───── TEXT EXCERPT

UNCRC Strategic Implementation Board minutes: July 2023

Minutes from the meeting of the group on 23 July 2023.

Attendees and apologies

Members of the board

  • Andrew Watson (Chair), Director for Children and Families
  • Dragan Nastic, UNICEF UK
  • Gina Wilson, Children and Young People’s Commissioner Scotland (CYCPS)
  • Juliet Harris, Together Scotland
  • Margo Williamson, SOLACE
  • Helen Fogarty, Social Security Scotland
  • Jennifer Davidson, Institute for Inspiring Children’s Future’s
  • Craig Morris, Care Inspectorate
  • Chloe Riddell, The Promise
  • Megan Moffat, Who Cares? Scotland (Deputising for Laura Pasternak)
  • Margaret Gibb, Parenting Across Scotland
  • Michael Cameron, Scottish Housing Regulator
  • Laura Caven, COSLA

Members of Scottish Government

  • Ian Donaldson, Deputy Director: Children’s Rights Protection and Justice
  • Dean Snape, UNCRC Project Manager
  • Andrew Preston, UNCRC Programme Assistant
  • Carola Eyber, Children’s Rights Reporting and Monitoring Lead
  • Gita Sharkey, Joint Unit Head, Children’s Rights Unit
  • Liz Levy, Joint Unit Head, Children’s Rights Unit
  • Lyndsey Saki, Embedding Children’s Rights in Public Services Programme Lead
  • Paul Gorman, Empowered Children and Young People Lead
  • Shona Spence, UNCRC Bill Lead
  • Sarah Booth, SGLD
  • Kavita Chetty, Scottish Government (Observing)

Apologies, members of the board

  • Norma Ruettiman, Care and Learning Alliance
  • Ben Farrugia, Social Work Scotland
  • Nicola Anderson(LIT), replacing Noel Rehfisch, Scottish Courts and Tribunals Service
  • Ashleigh Pitcairn, Scottish Courts
  • Eleanor Kerr, NHS
  • Kay McCorquodale, SCTS
  • ACC Gary Ritchie, Police Scotland


  • Katie Logie, Children’s Parliament
  • Matt McDonald, Scottish Youth Parliament
  • Holly Owens, Scottish Youth Parliament
  • Arden, Children’s Parliament
  • Daisy, Scottish Youth Parliament
  • Omima, Children’s Parliament

Items and actions

Welcome and apologies

Andrew Watson (AW) welcomed the board, including Megan Moffat from Who? Cares Scotland who was deputising on behalf of Laura Pasternak. Apologies were given for those not in attendance. AW noted that members from Children’s Parliament and Scottish Youth Parliament would be joining the meeting later so he was keen to keep the agenda to time.

Minutes and actions from last meeting

Dean Snape (DS) advised members that minutes from the previous meeting were circulated on 31 May 2023. No amendment requests have been received from members.

There was 1 outstanding action from previous meetings noted below:

  • LS and JH to discuss how to raise awareness with the private, voluntary and independent (PVI) providers of public services

LS confirmed that she would get in touch with JH as soon a practicable after the meeting to arrange a discussion.

──────────
───── RAW RECORDS

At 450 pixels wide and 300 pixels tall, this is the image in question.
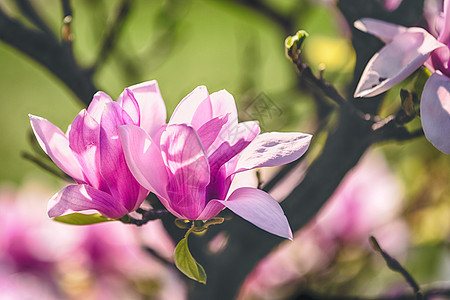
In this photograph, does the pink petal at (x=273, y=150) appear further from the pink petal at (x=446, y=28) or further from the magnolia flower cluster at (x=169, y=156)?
the pink petal at (x=446, y=28)

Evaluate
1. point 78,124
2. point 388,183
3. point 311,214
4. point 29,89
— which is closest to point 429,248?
point 388,183

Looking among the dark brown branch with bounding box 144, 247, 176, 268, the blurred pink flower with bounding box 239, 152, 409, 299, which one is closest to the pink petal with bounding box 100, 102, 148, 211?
the dark brown branch with bounding box 144, 247, 176, 268

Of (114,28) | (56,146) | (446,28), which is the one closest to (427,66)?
(446,28)

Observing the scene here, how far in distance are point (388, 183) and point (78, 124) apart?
0.55 meters

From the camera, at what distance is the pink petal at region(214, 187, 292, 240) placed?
0.99 feet

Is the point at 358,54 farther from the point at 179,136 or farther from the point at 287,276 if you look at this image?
the point at 287,276

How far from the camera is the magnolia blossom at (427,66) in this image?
33cm

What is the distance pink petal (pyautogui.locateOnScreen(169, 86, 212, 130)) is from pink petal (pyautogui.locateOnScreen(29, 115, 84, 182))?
2.8 inches

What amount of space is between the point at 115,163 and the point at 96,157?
0.05 ft

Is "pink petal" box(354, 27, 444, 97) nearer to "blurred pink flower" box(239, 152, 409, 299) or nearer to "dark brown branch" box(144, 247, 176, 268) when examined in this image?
"dark brown branch" box(144, 247, 176, 268)

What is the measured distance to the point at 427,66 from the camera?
1.18ft

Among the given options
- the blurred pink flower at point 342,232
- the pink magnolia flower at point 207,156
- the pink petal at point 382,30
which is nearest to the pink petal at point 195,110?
the pink magnolia flower at point 207,156

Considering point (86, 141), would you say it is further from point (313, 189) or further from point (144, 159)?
point (313, 189)

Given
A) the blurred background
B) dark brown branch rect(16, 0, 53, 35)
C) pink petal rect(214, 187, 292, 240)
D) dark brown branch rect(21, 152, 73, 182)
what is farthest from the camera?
the blurred background
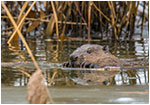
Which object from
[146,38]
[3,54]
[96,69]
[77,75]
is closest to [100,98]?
[77,75]

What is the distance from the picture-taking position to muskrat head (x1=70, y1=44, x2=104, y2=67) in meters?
4.59

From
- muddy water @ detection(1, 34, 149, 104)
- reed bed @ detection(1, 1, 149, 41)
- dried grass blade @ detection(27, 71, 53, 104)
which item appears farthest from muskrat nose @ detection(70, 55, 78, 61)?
reed bed @ detection(1, 1, 149, 41)

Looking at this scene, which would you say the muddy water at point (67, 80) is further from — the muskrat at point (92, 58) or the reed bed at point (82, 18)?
the reed bed at point (82, 18)

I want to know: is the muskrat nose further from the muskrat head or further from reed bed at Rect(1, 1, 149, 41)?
reed bed at Rect(1, 1, 149, 41)

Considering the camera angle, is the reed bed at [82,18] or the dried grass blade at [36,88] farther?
the reed bed at [82,18]


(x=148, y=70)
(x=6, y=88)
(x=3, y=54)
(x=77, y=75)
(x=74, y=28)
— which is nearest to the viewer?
(x=6, y=88)

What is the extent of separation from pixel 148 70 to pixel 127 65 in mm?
288

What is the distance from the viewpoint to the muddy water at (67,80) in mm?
2859

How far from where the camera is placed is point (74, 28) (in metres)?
8.76

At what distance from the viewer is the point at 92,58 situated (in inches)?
186

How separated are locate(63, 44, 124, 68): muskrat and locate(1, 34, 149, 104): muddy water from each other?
0.19 m

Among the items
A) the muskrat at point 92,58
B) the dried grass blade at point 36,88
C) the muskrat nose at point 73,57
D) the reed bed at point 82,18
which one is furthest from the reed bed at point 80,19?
the dried grass blade at point 36,88

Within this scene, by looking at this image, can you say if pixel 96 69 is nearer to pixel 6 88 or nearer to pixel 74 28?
pixel 6 88

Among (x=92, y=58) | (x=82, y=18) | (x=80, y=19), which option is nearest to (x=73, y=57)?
(x=92, y=58)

──────────

• [STATED GOAL] Return the passage of the board minutes starting with "Members of Scottish" and going on through "Scottish Government (Observing)". The entries have no connection to the board minutes.

• [EXPECTED ANSWER]
Members of Scottish Government

  • Ian Donaldson, Deputy Director: Children’s Rights Protection and Justice
  • Dean Snape, UNCRC Project Manager
  • Andrew Preston, UNCRC Programme Assistant
  • Carola Eyber, Children’s Rights Reporting and Monitoring Lead
  • Gita Sharkey, Joint Unit Head, Children’s Rights Unit
  • Liz Levy, Joint Unit Head, Children’s Rights Unit
  • Lyndsey Saki, Embedding Children’s Rights in Public Services Programme Lead
  • Paul Gorman, Empowered Children and Young People Lead
  • Shona Spence, UNCRC Bill Lead
  • Sarah Booth, SGLD
  • Kavita Chetty, Scottish Government (Observing)